Crack open any compiler tome from the last century and you’ll find some variant of the same architecture. A pipeline that runs each pass of the compiler over your entire code before shuffling its output along to the next pass. The pipeline halts at the first error, throwing away any work that’s been completed.
Crack open any compiler, written this millennium, and you’ll find nothing of the sort. A silent shift has occurred in compiler architecture. Modern compilers almost unilaterally use a query based model.
Rather than run each pass to completion, compilation is structured as a series of queries depending on each other. You don’t call lexing and then parsing. You ask the compiler “what does the parsed syntax tree of this file look like?” and the compiler goes off and lexes the file as part of answering your enquiry. Compilation no longer stops at the first error. An error in one query does nothing to block another, allowing us to collect multiple errors or even ignore errors in unrelated portions of our code.

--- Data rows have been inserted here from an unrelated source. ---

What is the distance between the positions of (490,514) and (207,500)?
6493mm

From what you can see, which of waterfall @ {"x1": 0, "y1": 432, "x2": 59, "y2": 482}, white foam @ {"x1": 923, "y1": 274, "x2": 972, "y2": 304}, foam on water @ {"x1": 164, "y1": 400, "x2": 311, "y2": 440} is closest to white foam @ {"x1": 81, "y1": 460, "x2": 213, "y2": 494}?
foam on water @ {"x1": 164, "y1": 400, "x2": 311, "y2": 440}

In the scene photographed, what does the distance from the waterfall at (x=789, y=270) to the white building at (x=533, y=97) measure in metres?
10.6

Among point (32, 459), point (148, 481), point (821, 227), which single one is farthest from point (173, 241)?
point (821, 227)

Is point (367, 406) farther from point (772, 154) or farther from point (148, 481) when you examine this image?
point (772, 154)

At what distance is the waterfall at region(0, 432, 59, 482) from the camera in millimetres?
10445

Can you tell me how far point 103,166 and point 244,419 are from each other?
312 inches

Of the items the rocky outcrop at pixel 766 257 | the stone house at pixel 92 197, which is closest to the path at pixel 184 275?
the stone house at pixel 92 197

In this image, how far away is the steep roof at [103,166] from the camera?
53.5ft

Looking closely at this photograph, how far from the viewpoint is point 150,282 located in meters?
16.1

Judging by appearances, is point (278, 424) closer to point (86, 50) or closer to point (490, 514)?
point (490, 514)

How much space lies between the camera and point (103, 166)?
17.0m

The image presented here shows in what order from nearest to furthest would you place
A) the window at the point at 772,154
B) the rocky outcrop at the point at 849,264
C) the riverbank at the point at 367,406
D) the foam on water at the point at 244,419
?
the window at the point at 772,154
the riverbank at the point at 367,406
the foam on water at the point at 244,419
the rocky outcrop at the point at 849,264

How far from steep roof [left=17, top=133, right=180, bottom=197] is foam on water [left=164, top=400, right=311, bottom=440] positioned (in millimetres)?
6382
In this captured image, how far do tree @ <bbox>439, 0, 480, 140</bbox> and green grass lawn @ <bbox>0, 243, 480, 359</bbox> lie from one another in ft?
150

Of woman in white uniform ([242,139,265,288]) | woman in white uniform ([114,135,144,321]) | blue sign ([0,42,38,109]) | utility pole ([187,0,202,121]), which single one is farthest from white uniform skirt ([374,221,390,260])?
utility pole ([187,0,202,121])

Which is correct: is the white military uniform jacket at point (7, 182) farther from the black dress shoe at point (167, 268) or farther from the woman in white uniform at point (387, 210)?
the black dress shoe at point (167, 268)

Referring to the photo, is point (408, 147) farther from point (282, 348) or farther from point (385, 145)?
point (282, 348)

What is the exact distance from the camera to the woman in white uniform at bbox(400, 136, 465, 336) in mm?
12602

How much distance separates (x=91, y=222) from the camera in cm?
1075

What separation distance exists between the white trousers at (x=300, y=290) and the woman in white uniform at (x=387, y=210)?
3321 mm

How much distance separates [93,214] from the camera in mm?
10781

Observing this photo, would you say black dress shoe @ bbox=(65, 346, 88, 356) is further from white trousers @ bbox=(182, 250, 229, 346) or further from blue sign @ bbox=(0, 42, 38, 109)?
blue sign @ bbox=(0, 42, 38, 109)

Query based compilation is motivated by two factors: incremental reuse and Integrated Development Environments (IDEs). As languages have grown more featureful, compilers have taken on more work to keep up. It’s increasingly important that compilers work incrementally, determining the code that has changed since last compilation and only recompiling changed code. The query model helps with this because each query tracks what queries they depend upon. If all a query’s dependents are unchanged, we know the output of the query is unchanged and we can reuse its cached value.
IDEs are only growing in popularity. Especially with the arrival of the Language Server Protocol (LSP) bringing IDE features to your favorite editor (unless your favorite editor is nano; very sorry about that). With this rise in popularity, the way we use compilers has changed. Our usage is more fine grained than before. We don’t want to know the types of our whole program, just the type of the function we’re looking at right now. I don’t need the definition of every variable in my program, just the definition of the variable under my cursor.

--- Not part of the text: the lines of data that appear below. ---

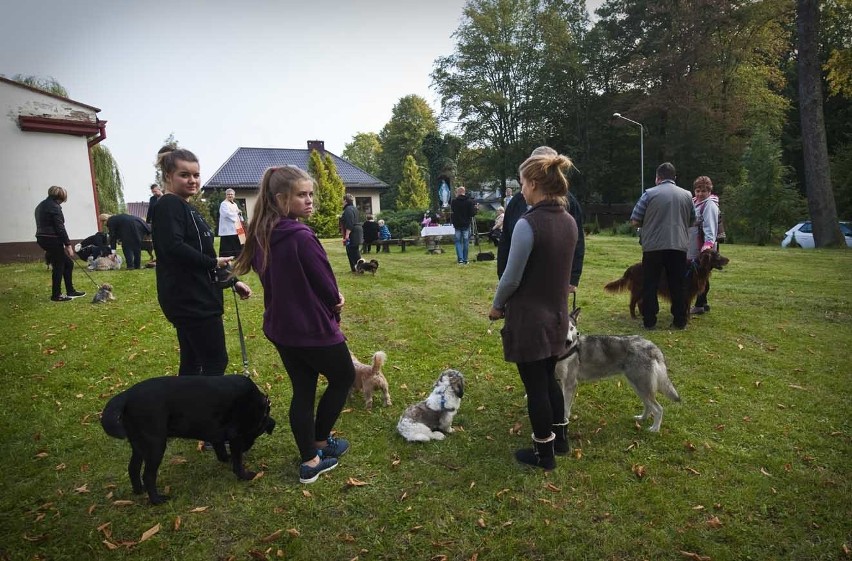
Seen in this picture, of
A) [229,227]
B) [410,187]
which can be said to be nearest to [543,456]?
[229,227]

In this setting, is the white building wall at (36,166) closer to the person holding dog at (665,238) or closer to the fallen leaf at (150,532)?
the fallen leaf at (150,532)

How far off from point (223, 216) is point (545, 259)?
9.57 meters

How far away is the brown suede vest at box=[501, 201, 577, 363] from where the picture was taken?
2.77 metres

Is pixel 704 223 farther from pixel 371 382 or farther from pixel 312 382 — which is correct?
pixel 312 382

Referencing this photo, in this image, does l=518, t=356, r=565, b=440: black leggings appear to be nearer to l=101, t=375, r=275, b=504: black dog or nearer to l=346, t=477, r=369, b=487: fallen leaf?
l=346, t=477, r=369, b=487: fallen leaf

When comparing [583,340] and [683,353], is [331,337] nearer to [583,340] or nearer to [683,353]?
[583,340]

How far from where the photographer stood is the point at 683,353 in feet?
18.0

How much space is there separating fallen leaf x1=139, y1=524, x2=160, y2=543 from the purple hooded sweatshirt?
132 centimetres

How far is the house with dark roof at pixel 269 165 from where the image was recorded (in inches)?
1357

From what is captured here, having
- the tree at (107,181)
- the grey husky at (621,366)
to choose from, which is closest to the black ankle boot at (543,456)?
the grey husky at (621,366)

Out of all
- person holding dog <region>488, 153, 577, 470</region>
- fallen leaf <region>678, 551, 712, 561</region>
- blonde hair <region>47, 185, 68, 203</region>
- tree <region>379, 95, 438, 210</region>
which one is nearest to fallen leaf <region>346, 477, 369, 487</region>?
person holding dog <region>488, 153, 577, 470</region>

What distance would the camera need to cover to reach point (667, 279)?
6387 millimetres

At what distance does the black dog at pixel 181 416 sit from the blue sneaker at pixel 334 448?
0.47m

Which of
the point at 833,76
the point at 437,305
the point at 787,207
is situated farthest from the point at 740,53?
the point at 437,305
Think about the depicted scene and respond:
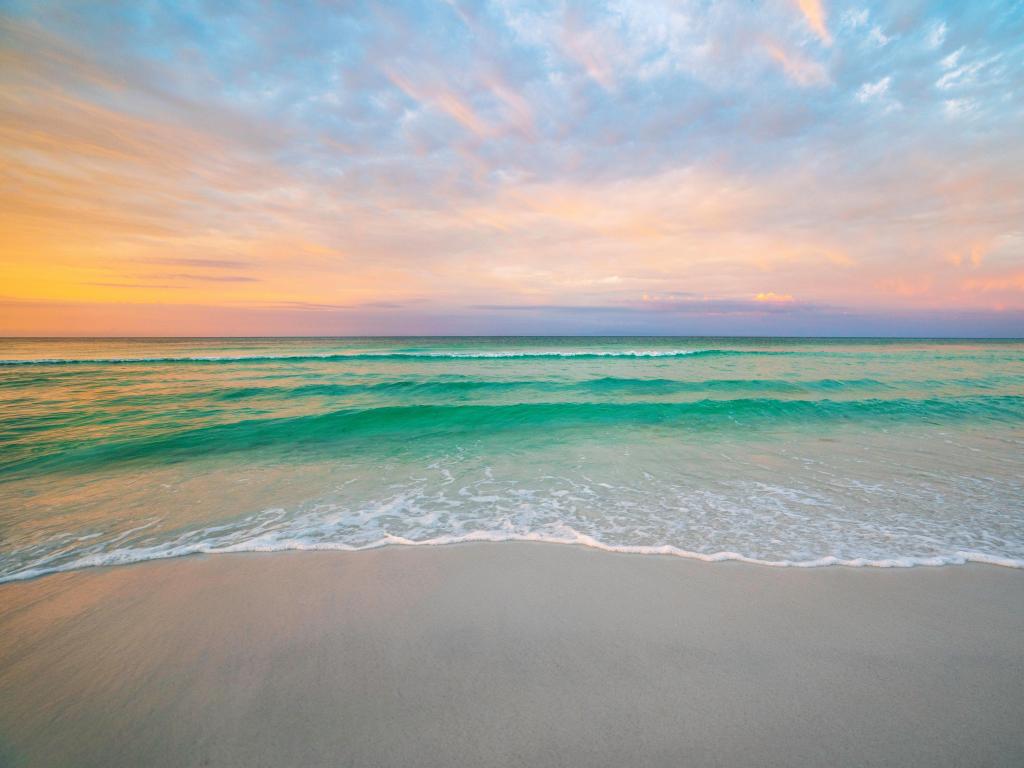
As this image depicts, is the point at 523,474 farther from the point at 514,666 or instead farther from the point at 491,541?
the point at 514,666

Queries also help us here. We can construct queries that run over a single function, or even a single variable, and they’ll only depend on the queries for that function. Executing the minimal set of queries for our function allows us to answer queries faster. This is important for IDEs because the user is sitting there waiting for the compiler to get back to them. The faster we can answer, the better, and queries let us do the minimal amount of work to answer.
Query based compilers are all the rage: Rust, Swift, Kotlin, Haskell, and Clang all structure their compilers as queries. If you want to learn how these new optimal incremental compilers work, however, you’re hard pressed to find resources. Let this be your call to action: persuade your professors, pester your local PL passionates, phone your representatives. We need more educational material on query-based compilers.